**Soal Latihan a**
Tuliskan kembali seluruh artikel tentang senjata Pindad untuk program KomCad di bawah ini tanpa mengubah satu huruf pun.

**Kutipan Sumber**

Pindad Siapkan 25 Ribu Pucuk Senjata untuk Program KomCad Kemhan 

Senjata bagi peserta KomCad berbeda dengan punya TNI

Jakarta, IDN Times - PT Pindad (Persero) mengaku kini tengah fokus memproduksi alat utama sistem pertahanan (alutsista) pesanan dari Kementerian Pertahanan. Ada beberapa alutsista yang dipesan antara lain amunisi, senjata api, dan kendaraan taktis pada tahun ini. 

Direktur Umum PT Pindad, Abraham Mose mengatakan sejauh ini pihaknya sudah menerima surat pemesanan untuk produksi 4 miliar amunisi. Tetapi, bila diperhatikan kapasitas produksi PT Pindad hanya sekitar 400 juta butir per tahun. Oleh sebab itu, untuk memenuhi target, maka perusahan pelat merah tersebut akan menambah kapasitasnya menjadi 600 juta butir per tahun. 

Abraham juga menjelaskan institusi tempatnya bekerja sudah merampungkan produksi 25 ribu pucuk senjata. Senjata itu, kata dia, salah satunya akan digunakan dalam program Komponen Cadangan (KomCad). 

"Kami sudah ada LoI (surat niat pembelian) dan surat pemesanan (dari Kemenhan)," ujar Abraham yang dikutip dari kantor berita ANTARA pada Kamis, 1 April 2021 lalu. 

Apakah senjata yang diproduksi untuk program KomCad sama seperti senjata organik bagi personel militer?

Baca Juga: PT Pindad: Pabrik Senjata Karya Anak Bangsa dan Bikin Bangga Indonesia

1. Senjata untuk program KomCad berbeda dari senjata organik yang digunakan TNI

Pindad Siapkan 25 Ribu Pucuk Senjata untuk Program KomCad Kemhan Infografis program tentara komponen cadangan (IDN Times/Sukma Shakti)

**Data Masukan**
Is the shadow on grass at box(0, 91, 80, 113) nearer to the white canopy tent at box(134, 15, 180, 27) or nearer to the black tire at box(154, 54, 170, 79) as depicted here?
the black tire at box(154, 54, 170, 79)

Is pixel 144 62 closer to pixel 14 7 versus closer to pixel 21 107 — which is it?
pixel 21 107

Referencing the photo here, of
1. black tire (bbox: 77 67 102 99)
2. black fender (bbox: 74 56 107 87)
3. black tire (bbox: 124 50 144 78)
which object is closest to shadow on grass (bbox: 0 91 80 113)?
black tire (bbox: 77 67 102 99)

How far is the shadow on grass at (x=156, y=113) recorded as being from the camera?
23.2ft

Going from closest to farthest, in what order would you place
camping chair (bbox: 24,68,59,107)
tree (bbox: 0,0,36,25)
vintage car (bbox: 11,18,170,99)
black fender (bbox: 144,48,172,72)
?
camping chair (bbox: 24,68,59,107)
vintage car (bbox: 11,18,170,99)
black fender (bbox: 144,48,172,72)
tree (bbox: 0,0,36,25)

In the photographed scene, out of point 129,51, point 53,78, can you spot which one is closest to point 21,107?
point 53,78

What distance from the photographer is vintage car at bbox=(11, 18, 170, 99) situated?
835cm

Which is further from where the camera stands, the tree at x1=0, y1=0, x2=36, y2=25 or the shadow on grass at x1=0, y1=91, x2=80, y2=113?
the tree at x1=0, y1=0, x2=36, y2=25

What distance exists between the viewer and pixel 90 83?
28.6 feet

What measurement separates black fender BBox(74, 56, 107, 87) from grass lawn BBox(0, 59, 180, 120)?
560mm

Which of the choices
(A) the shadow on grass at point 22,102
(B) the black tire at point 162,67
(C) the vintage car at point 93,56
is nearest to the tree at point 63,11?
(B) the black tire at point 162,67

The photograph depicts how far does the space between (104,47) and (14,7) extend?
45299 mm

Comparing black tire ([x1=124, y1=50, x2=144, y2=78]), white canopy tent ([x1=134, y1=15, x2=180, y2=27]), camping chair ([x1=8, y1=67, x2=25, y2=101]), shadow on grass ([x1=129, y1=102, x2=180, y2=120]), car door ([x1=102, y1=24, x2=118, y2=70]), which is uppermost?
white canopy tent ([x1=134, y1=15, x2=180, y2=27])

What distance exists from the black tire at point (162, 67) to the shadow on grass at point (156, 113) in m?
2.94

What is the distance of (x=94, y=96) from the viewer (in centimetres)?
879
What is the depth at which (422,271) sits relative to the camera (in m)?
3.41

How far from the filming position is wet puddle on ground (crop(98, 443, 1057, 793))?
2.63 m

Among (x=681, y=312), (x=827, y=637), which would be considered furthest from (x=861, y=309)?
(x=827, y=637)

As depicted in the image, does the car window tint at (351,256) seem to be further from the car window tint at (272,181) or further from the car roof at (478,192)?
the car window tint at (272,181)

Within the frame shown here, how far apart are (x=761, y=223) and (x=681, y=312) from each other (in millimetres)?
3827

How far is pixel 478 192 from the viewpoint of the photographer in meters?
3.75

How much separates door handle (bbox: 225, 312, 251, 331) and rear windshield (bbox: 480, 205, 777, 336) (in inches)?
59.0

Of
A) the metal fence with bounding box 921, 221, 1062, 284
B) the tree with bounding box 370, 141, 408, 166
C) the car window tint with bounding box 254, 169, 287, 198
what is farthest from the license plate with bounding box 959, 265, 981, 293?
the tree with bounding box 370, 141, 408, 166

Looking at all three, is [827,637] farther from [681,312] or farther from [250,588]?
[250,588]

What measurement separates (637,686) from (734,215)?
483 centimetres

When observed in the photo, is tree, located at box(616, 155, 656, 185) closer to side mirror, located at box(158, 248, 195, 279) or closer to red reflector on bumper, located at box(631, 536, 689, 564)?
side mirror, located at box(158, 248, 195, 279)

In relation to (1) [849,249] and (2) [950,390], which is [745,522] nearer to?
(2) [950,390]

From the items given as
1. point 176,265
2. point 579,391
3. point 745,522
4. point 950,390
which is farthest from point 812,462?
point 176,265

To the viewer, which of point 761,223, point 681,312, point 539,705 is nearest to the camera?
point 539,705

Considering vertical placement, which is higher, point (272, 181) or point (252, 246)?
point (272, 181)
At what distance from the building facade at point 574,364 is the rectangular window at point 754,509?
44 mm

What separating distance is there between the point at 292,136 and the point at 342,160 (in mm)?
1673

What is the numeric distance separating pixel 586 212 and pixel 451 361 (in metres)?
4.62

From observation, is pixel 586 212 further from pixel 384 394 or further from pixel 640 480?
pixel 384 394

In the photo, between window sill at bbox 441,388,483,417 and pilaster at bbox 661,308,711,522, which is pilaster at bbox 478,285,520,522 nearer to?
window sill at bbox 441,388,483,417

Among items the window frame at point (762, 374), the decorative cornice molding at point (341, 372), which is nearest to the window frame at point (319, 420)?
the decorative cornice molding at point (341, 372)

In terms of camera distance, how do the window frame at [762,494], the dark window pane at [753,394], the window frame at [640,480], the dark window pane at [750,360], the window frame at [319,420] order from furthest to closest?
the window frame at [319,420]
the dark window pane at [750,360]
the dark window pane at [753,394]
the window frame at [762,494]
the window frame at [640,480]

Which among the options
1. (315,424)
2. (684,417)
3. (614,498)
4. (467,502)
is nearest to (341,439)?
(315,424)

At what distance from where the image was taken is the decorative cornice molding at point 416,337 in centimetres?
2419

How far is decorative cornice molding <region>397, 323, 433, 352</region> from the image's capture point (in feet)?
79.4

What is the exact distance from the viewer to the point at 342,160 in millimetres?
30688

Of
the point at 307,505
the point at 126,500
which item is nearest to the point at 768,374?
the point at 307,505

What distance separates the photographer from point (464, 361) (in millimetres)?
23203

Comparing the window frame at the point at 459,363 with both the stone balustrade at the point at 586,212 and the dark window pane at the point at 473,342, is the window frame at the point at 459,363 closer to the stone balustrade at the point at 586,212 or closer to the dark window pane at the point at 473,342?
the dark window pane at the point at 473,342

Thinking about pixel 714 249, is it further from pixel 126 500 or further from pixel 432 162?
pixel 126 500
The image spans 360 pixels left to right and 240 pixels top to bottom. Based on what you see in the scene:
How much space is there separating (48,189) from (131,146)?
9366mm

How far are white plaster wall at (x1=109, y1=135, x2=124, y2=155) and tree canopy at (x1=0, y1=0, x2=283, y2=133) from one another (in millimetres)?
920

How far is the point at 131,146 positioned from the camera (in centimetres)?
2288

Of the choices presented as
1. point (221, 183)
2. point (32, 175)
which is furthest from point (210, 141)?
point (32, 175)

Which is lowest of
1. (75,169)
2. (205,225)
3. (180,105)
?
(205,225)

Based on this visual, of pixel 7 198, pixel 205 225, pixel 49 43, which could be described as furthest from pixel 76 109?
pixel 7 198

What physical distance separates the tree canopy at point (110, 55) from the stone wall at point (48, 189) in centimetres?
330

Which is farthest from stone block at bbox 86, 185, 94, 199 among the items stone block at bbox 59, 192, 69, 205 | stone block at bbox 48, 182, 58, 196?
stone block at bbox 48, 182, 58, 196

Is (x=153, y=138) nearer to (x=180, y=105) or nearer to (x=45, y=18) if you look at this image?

**Soal Latihan b**
Salin dari daftar di atas bagian yang dimulai pada baris berisi "How much separates" dan berakhir pada baris berisi "483 centimetres", kedua baris itu ikut disalin. Jangan ubah apa pun pada salinannya.

**Jawaban Benar a**
Pindad Siapkan 25 Ribu Pucuk Senjata untuk Program KomCad Kemhan 

Senjata bagi peserta KomCad berbeda dengan punya TNI

Jakarta, IDN Times - PT Pindad (Persero) mengaku kini tengah fokus memproduksi alat utama sistem pertahanan (alutsista) pesanan dari Kementerian Pertahanan. Ada beberapa alutsista yang dipesan antara lain amunisi, senjata api, dan kendaraan taktis pada tahun ini. 

Direktur Umum PT Pindad, Abraham Mose mengatakan sejauh ini pihaknya sudah menerima surat pemesanan untuk produksi 4 miliar amunisi. Tetapi, bila diperhatikan kapasitas produksi PT Pindad hanya sekitar 400 juta butir per tahun. Oleh sebab itu, untuk memenuhi target, maka perusahan pelat merah tersebut akan menambah kapasitasnya menjadi 600 juta butir per tahun. 

Abraham juga menjelaskan institusi tempatnya bekerja sudah merampungkan produksi 25 ribu pucuk senjata. Senjata itu, kata dia, salah satunya akan digunakan dalam program Komponen Cadangan (KomCad). 

"Kami sudah ada LoI (surat niat pembelian) dan surat pemesanan (dari Kemenhan)," ujar Abraham yang dikutip dari kantor berita ANTARA pada Kamis, 1 April 2021 lalu. 

Apakah senjata yang diproduksi untuk program KomCad sama seperti senjata organik bagi personel militer?

Baca Juga: PT Pindad: Pabrik Senjata Karya Anak Bangsa dan Bikin Bangga Indonesia

1. Senjata untuk program KomCad berbeda dari senjata organik yang digunakan TNI

Pindad Siapkan 25 Ribu Pucuk Senjata untuk Program KomCad Kemhan Infografis program tentara komponen cadangan (IDN Times/Sukma Shakti)

**Jawaban Benar b**
How much separates door handle (bbox: 225, 312, 251, 331) and rear windshield (bbox: 480, 205, 777, 336) (in inches)?
59.0

Of
A) the metal fence with bounding box 921, 221, 1062, 284
B) the tree with bounding box 370, 141, 408, 166
C) the car window tint with bounding box 254, 169, 287, 198
what is farthest from the license plate with bounding box 959, 265, 981, 293?
the tree with bounding box 370, 141, 408, 166

Looking at all three, is [827,637] farther from [681,312] or farther from [250,588]?
[250,588]

What measurement separates (637,686) from (734,215)?
483 centimetres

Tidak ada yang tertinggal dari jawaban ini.